EXTRAIT À LIRE ->
>>>>

Les premières séances ont été dures physiquement et parfois mentalement, mais je me suis accrochée. J’ai découvert que mon corps avait de la force. Je l’ai musclé. Moi qui l’avais détesté pendant tant d’années, je me suis mise à mieux le regarder et à en faire un allié. Petit à petit mes douleurs ont disparu. Petit à petit mes angoisses sont devenues moins fortes. Alors bien sûr, la boxe n’a pas tout fait, mais elle m’a beaucoup aidée. Je me suis investie à fond et il y a trois ans mon instructeur, un ami et moi avons ouvert un nouveau club de self défense. Rien de grandiose, pas de gros budget, mais nous donnons deux fois par semaine des cours à une vingtaine d’élèves.

<<<<

DOCUMENTS FOURNIS ->
>>>>

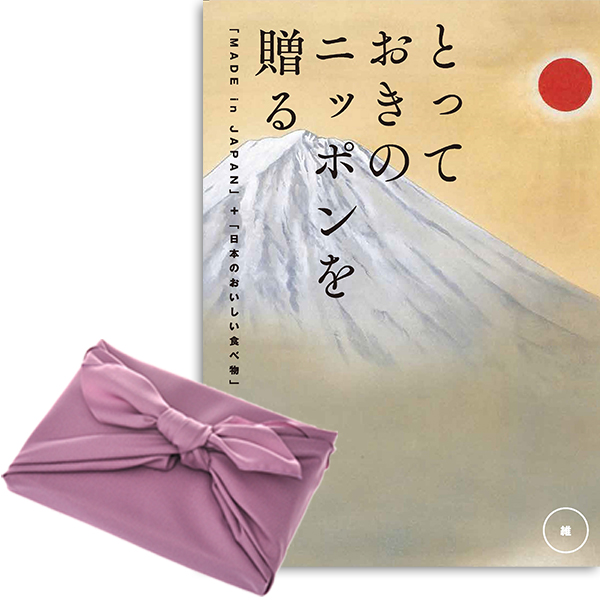 とっておきのニッポンを贈る

「MADE in JAPAN」+「日本のおいしい食べ物」

維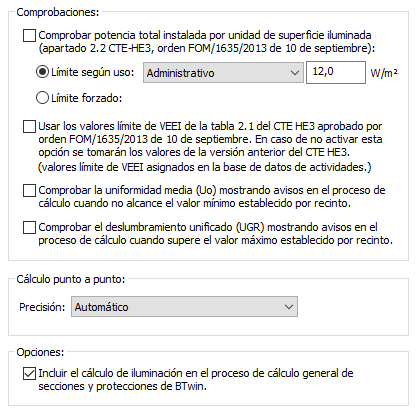 Comprobaciones:

Comprobar potencia total instalada por unidad de superficie iluminada (apartado 2.2 CTE-HE3, orden FOM/1635/2013 de 10 de septiembre):

Límite según uso: Administrativo 12,0 W/m²

Límite forzado:

Usar los valores límite de VEEI de la tabla 2.1 del CTE HE3 aprobado por orden FOM/1635/2013 de 10 de septiembre. En caso de no activar esta opción se tomarán los valores de la versión anterior del CTE HE3. (valores límite de VEEI asignados en la base de datos de actividades.)

Comprobar la uniformidad media (Uo) mostrando avisos en el proceso de cálculo cuando no alcance el valor mínimo establecido por recinto.

Comprobar el deslumbramiento unificado (UGR) mostrando avisos en el proceso de cálculo cuando supere el valor máximo establecido por recinto.

Cálculo punto a punto:

Precisión: Automático

Opciones:

Incluir el cálculo de iluminación en el proceso de cálculo general de secciones y protecciones de BTwin.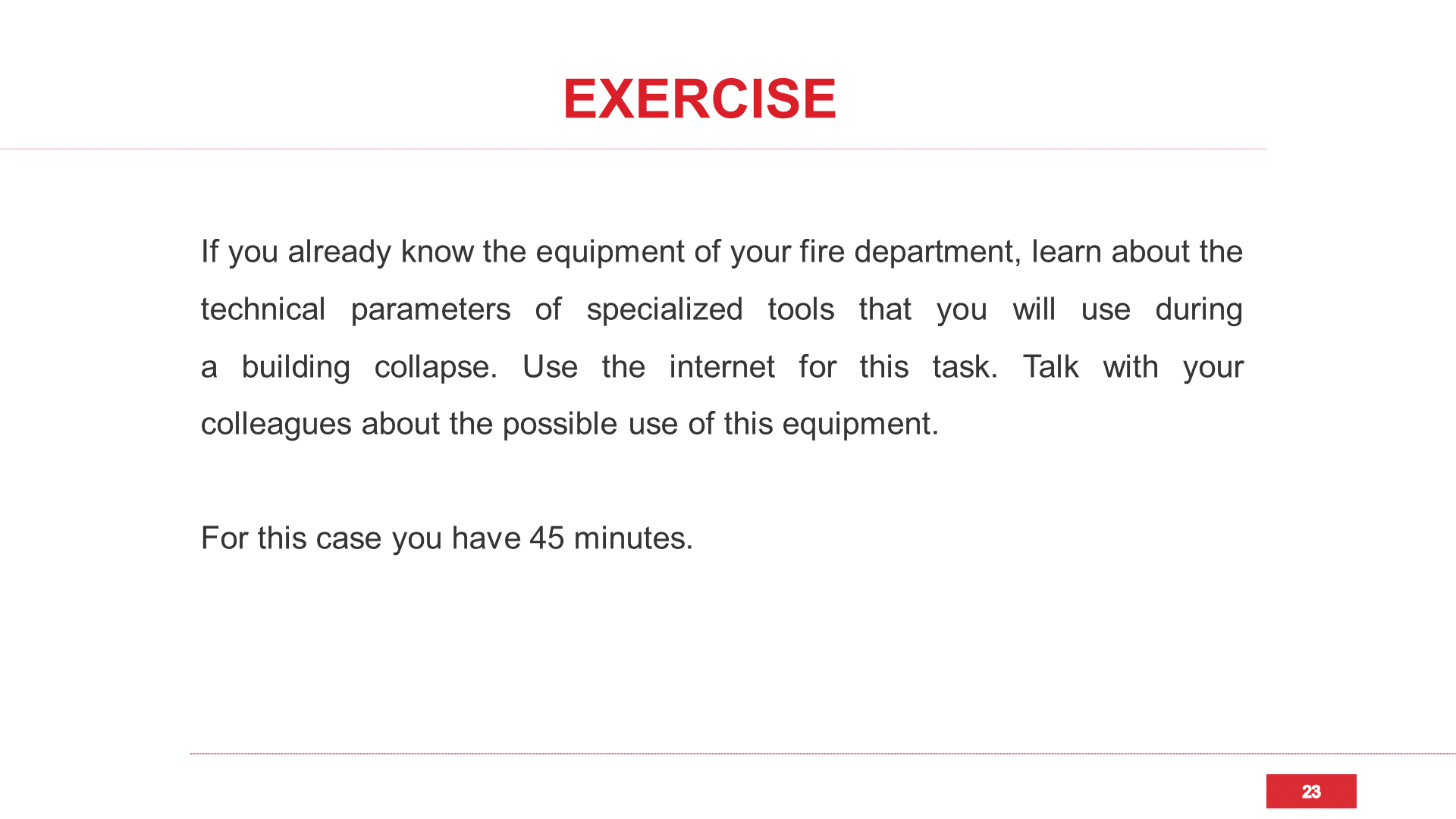 EXERCISE

If you already know the equipment of your fire department, learn about the technical parameters of specialized tools that you will use during a building collapse. Use the internet for this task. Talk with your colleagues about the possible use of this equipment.

For this case you have 45 minutes.

23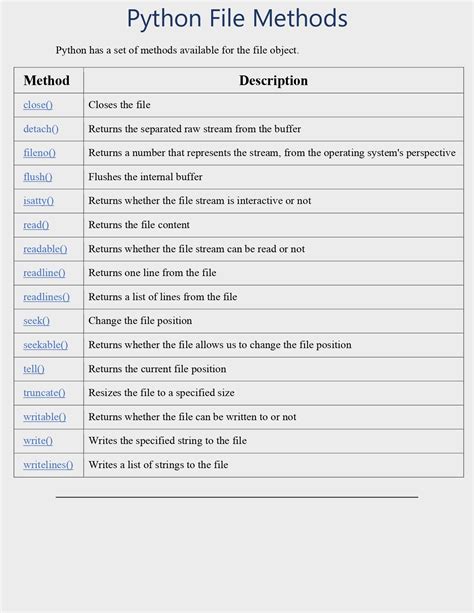 Python File Methods

Python has a set of methods available for the file object.

| Method | Description |
|---|---|
| close() | Closes the file |
| detach() | Returns the separated raw stream from the buffer |
| fileno() | Returns a number that represents the stream, from the operating system's perspective |
| flush() | Flushes the internal buffer |
| isatty() | Returns whether the file stream is interactive or not |
| read() | Returns the file content |
| readable() | Returns whether the file stream can be read or not |
| readline() | Returns one line from the file |
| readlines() | Returns a list of lines from the file |
| seek() | Change the file position |
| seekable() | Returns whether the file allows us to change the file position |
| tell() | Returns the current file position |
| truncate() | Resizes the file to a specified size |
| writable() | Returns whether the file can be written to or not |
| write() | Writes the specified string to the file |
| writelines() | Writes a list of strings to the file |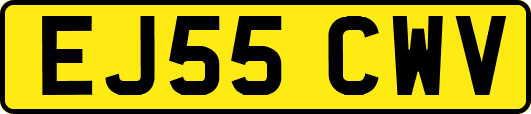 EJ55 CWV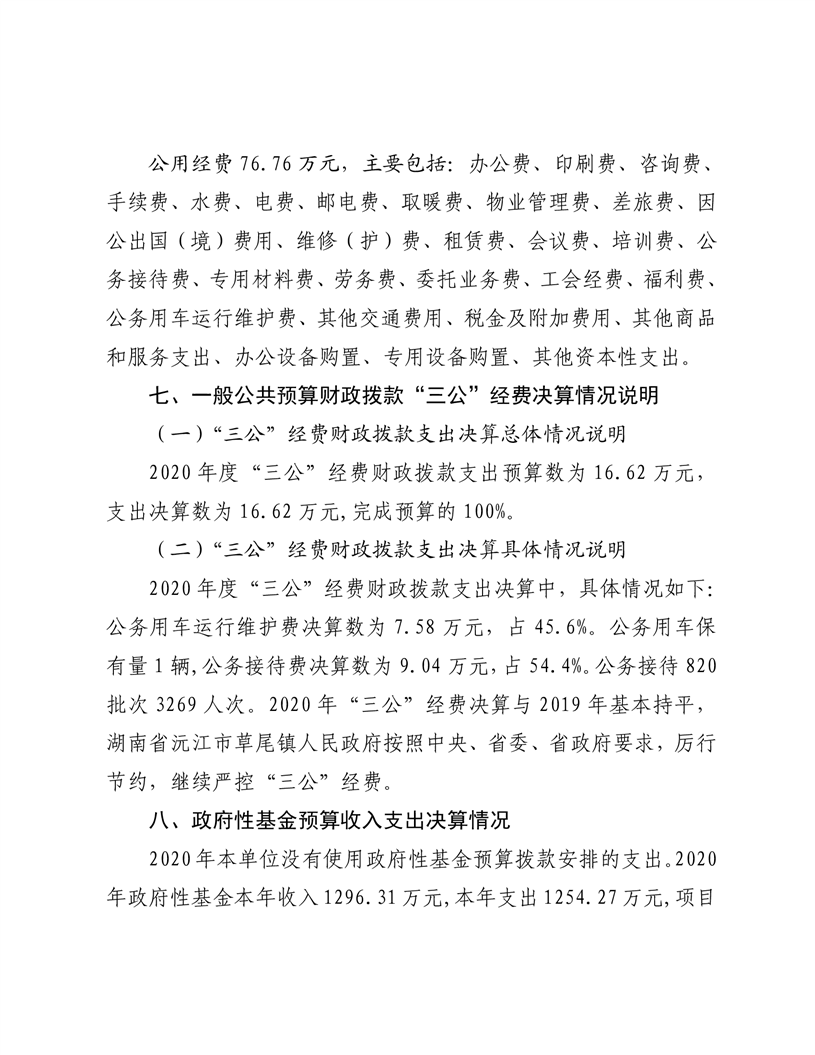 公用经费 76.76 万元，主要包括：办公费、印刷费、咨询费、手续费、水费、电费、邮电费、取暖费、物业管理费、差旅费、因公出国（境）费用、维修（护）费、租赁费、会议费、培训费、公务接待费、专用材料费、劳务费、委托业务费、工会经费、福利费、公务用车运行维护费、其他交通费用、税金及附加费用、其他商品和服务支出、办公设备购置、专用设备购置、其他资本性支出。

七、一般公共预算财政拨款“三公”经费决算情况说明

（一）“三公”经费财政拨款支出决算总体情况说明

2020 年度“三公”经费财政拨款支出预算数为 16.62 万元，支出决算数为 16.62 万元,完成预算的 100%。

（二）“三公”经费财政拨款支出决算具体情况说明

2020 年度“三公”经费财政拨款支出决算中，具体情况如下：公务用车运行维护费决算数为 7.58 万元，占 45.6%。公务用车保有量 1 辆,公务接待费决算数为 9.04 万元,占 54.4%。公务接待 820 批次 3269 人次。2020 年“三公”经费决算与 2019 年基本持平，湖南省沅江市草尾镇人民政府按照中央、省委、省政府要求，厉行节约，继续严控“三公”经费。

八、政府性基金预算收入支出决算情况

2020 年本单位没有使用政府性基金预算拨款安排的支出。2020 年政府性基金本年收入 1296.31 万元,本年支出 1254.27 万元,项目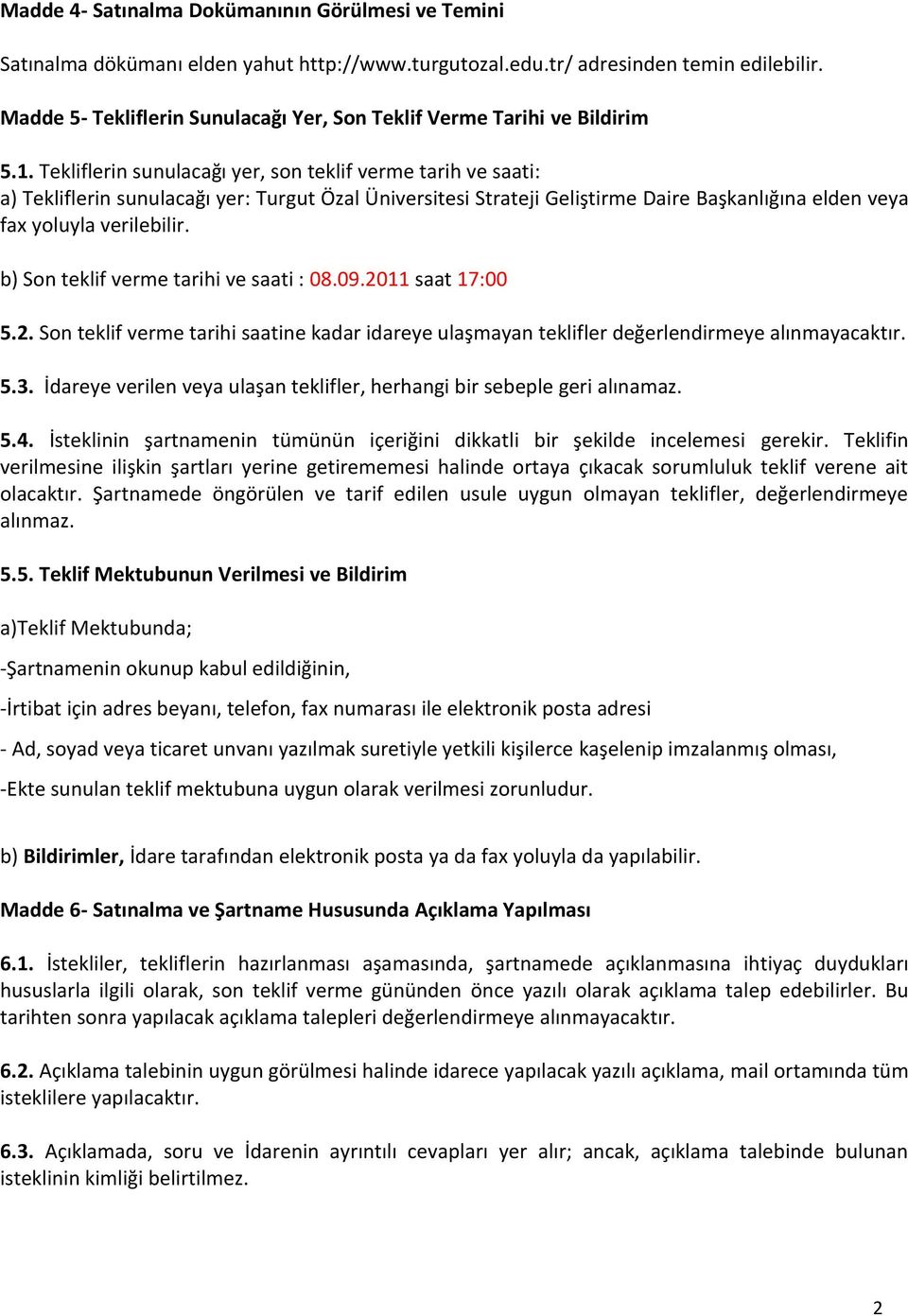 Madde 4- Satınalma Dokümanının Görülmesi ve Temini

Satınalma dökümanı elden yahut http://www.turgutozal.edu.tr/ adresinden temin edilebilir.

Madde 5- Tekliflerin Sunulacağı Yer, Son Teklif Verme Tarihi ve Bildirim

5.1. Tekliflerin sunulacağı yer, son teklif verme tarih ve saati:
a) Tekliflerin sunulacağı yer: Turgut Özal Üniversitesi Strateji Geliştirme Daire Başkanlığına elden veya fax yoluyla verilebilir.

b) Son teklif verme tarihi ve saati : 08.09.2011 saat 17:00

5.2. Son teklif verme tarihi saatine kadar idareye ulaşmayan teklifler değerlendirmeye alınmayacaktır.

5.3. İdareye verilen veya ulaşan teklifler, herhangi bir sebeple geri alınamaz.

5.4. İsteklinin şartnamenin tümünün içeriğini dikkatli bir şekilde incelemesi gerekir. Teklifin verilmesine ilişkin şartları yerine getirememesi halinde ortaya çıkacak sorumluluk teklif verene ait olacaktır. Şartnamede öngörülen ve tarif edilen usule uygun olmayan teklifler, değerlendirmeye alınmaz.

5.5. Teklif Mektubunun Verilmesi ve Bildirim

a)Teklif Mektubunda;

-Şartnamenin okunup kabul edildiğinin,

-İrtibat için adres beyanı, telefon, fax numarası ile elektronik posta adresi

- Ad, soyad veya ticaret unvanı yazılmak suretiyle yetkili kişilerce kaşelenip imzalanmış olması,

-Ekte sunulan teklif mektubuna uygun olarak verilmesi zorunludur.

b) Bildirimler, İdare tarafından elektronik posta ya da fax yoluyla da yapılabilir.

Madde 6- Satınalma ve Şartname Hususunda Açıklama Yapılması

6.1. İstekliler, tekliflerin hazırlanması aşamasında, şartnamede açıklanmasına ihtiyaç duydukları hususlarla ilgili olarak, son teklif verme gününden önce yazılı olarak açıklama talep edebilirler. Bu tarihten sonra yapılacak açıklama talepleri değerlendirmeye alınmayacaktır.

6.2. Açıklama talebinin uygun görülmesi halinde idarece yapılacak yazılı açıklama, mail ortamında tüm isteklilere yapılacaktır.

6.3. Açıklamada, soru ve İdarenin ayrıntılı cevapları yer alır; ancak, açıklama talebinde bulunan isteklinin kimliği belirtilmez.

2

<<<<

TRAVAIL DEMANDÉ ->
A – D'après l'extrait sur la boxe, combien de fois par semaine les cours de self défense sont-ils donnés ?
B – Prolongez le récit sur la boxe et le club de self défense à partir de sa dernière phrase.

RÉSULTATS PAR CONSIGNE ->
A – Deux fois par semaine.

B –
Ce club est pour moi une immense victoire. Le signe que mes blessures sont devenues une force. Je sais aujourd’hui que je peux avancer pour moi et mes filles. Il m’arrive encore d’éprouver du chagrin, mais les nuages finissent toujours par passer. Je suis heureuse. Aujourd’hui j’en suis sûre. J’ai transformé mon histoire en carburant pour l’avenir. Je suis amoureuse. J’ai un métier qui me plaît, deux enfants formidables et des amis sur qui je peux compter. Je me sens en vie.

Alors s’il n’y a qu’une seule chose à retenir de mon histoire, c’est le pouvoir de la parole. Quoiqu’il puisse vous arriver, même si personne ne vous entend, même si personne ne vous croit, parlez. Pas pour les autres, mais pour vous ! Le silence détruit à petit feu. La parole libère. Alors parlez, parlez, parlez, n’arrêtez pas de parler…

Anne-Laure (Suisse)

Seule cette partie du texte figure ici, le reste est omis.